Roger Angell on the unassisted triple play
Randy Velarde’s unassisted triple play, May 29, 2000 (Oakland at New York)
from A Pitcher's Story by Roger Angell (2001)
The Monday holiday celebration, against the brash, attractive Oakland Athletics, suffered by comparison and starter Andy Pettitte may have reflected that his 4-1 win might have been the only two-hitter in Yankee history that felt like an anticlimax. History, in any case, arrived in the sixth inning, but so quietly that its observers or acolytes -- the Yanks and A’s in the field and we in the stands -- could manage no more than a murmured “Wha’?” … “Huh?” when a low batted ball to Oakland second baseman Randy Velarde became three outs before our eyes. Velarde, completing the four or five steps required, flipped the ball to an umpire as he trotted toward his dugout, while realization and a great gabble of conversation and explanation rose from every side. The situation had been routine -- no outs, Tino Martinez on second base (he’d been hit by a pitch) and Posada on first after an infield error. When the pitcher, Omar Olivares, allowed the count on the next batter, Shane Spencer, to reach three-and-two, both runners took off with the next pietch, as expected. The ball, an undemanding chance, was gloved by Velarde at shoulder height, and he tagged Posada, in front of him on the base path, and unhurriedly continued to second, in plenty of time to step on the bag and double-off -- no, triple-off -- the returning Tino. Velarde, who is a former Yankee shortstop, had turned the same trick in spring training against the Dodgers five years ago. Practice makes perfect.
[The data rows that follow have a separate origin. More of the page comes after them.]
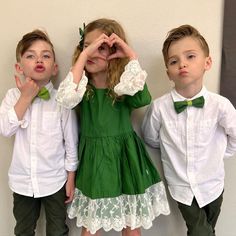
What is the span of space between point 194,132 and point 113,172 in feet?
1.03

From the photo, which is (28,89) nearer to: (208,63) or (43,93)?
(43,93)

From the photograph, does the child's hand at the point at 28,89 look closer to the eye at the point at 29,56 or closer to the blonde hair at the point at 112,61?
the eye at the point at 29,56

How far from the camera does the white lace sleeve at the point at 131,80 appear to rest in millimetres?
982

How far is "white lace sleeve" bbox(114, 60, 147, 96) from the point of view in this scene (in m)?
0.98

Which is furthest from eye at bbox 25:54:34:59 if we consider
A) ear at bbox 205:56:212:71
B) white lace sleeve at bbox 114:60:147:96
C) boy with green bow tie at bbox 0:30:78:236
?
ear at bbox 205:56:212:71

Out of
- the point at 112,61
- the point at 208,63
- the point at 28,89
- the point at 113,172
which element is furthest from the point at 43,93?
the point at 208,63

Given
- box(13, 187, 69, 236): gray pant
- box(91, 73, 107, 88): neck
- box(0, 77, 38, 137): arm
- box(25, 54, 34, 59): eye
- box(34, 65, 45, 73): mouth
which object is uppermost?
box(25, 54, 34, 59): eye

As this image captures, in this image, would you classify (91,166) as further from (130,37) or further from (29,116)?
(130,37)

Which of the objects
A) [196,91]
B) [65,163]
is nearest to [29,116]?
[65,163]

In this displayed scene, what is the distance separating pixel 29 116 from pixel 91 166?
11.2 inches

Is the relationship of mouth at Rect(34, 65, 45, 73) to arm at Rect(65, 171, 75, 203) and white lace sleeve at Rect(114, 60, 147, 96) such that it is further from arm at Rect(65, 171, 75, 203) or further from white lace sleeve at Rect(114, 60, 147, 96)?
arm at Rect(65, 171, 75, 203)

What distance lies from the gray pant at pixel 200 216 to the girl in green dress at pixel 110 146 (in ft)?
0.29

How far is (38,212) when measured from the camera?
4.00 feet

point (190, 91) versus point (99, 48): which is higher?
A: point (99, 48)
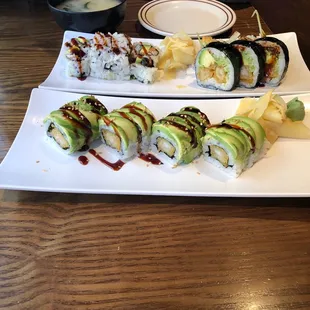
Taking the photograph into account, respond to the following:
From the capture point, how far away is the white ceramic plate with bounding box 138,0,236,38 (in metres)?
2.41

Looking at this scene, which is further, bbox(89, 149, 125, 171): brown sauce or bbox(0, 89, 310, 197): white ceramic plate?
bbox(89, 149, 125, 171): brown sauce

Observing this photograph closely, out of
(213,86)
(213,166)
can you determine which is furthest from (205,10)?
(213,166)

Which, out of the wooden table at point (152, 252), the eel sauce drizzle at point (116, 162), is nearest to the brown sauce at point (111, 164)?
the eel sauce drizzle at point (116, 162)

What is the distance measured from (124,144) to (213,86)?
71cm

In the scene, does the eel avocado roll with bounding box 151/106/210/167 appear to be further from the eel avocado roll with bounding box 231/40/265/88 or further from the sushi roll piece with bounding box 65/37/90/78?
the sushi roll piece with bounding box 65/37/90/78

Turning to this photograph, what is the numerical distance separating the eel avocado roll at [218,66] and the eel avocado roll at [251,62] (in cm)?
4

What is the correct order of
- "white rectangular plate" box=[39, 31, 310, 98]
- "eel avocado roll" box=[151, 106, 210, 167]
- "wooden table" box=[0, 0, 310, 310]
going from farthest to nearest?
"white rectangular plate" box=[39, 31, 310, 98] → "eel avocado roll" box=[151, 106, 210, 167] → "wooden table" box=[0, 0, 310, 310]

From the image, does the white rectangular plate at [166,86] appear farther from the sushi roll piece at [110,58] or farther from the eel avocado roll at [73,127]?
the eel avocado roll at [73,127]

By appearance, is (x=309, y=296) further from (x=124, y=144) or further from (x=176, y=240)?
(x=124, y=144)

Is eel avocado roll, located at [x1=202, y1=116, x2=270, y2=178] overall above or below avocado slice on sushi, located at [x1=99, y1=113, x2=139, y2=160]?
above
The play required so little skill and hustle that one’s first impulse was to think it was ordinary -- something that the game must crank out every week or so in its endless rounds of circumstance. But this was only the eleventh unassisted triple play in baseball history, and the first in any New York ballpark. I had not imagined such a thing and could claim memory of only two prior and assisted, unfabulous triple plays in all my years at the game. The next morning, I remembered to look in the box score, and there it was: “TP-Oakland 1 (Velarde).” An accompanying item listed the ten previous players who’d pulled off the chance -- baseball is the only sport that keeps this word in its lexicon -- going back to 1909, and including Bill Wabsganss, who did it in the World Series of 1920. Most of them were shortstops or second basemen, of course, but Johnny Neun, a first baseman with the Tigers, on May 31, 1927, grabbed a line drive struck by an Indians batter, tagged the next man on the base path, and, glimpsing history, ran all the way over to second to beat the other base runner to the bag. There had been an unassisted triple play pulled off by the Chicago Cubs in Pittsburg on the afternoon before Neun’s; the next one arrived forty-one years later.
I couldn’t get over what we’d seen -- and that the players appeared to have barely noticed it. “Yeah, strange” … “nope, never saw one” was the most that came out in the clubhouses. Shane Spencer, who had started it all, said, “It happens.” The play, I began to realize, had next to nothing to do with the participants: it was a statistical widgit, an idea more than a play. Len Berman, the sports anchor at New York’s Channnel 4, was scornful when he ran the clip the next evening, and called the moment less exciting than a hit batsman. I am still in the grip of it, though, and find myself foolishly murmuring, “I can’t believe it” when it comes back to mind. The unassisted triple play may confirm something that lies deep within the sensuousness and near-seriousness of baseball: the notion, so boring to non-fans, that in fact anything can happen out there if you wait long enough, and when it does you will be struck by a bolt of luck that never showed itself, here in New York, to Casey Stengel or Ring Lardner or Red Barber or Babe Ruth.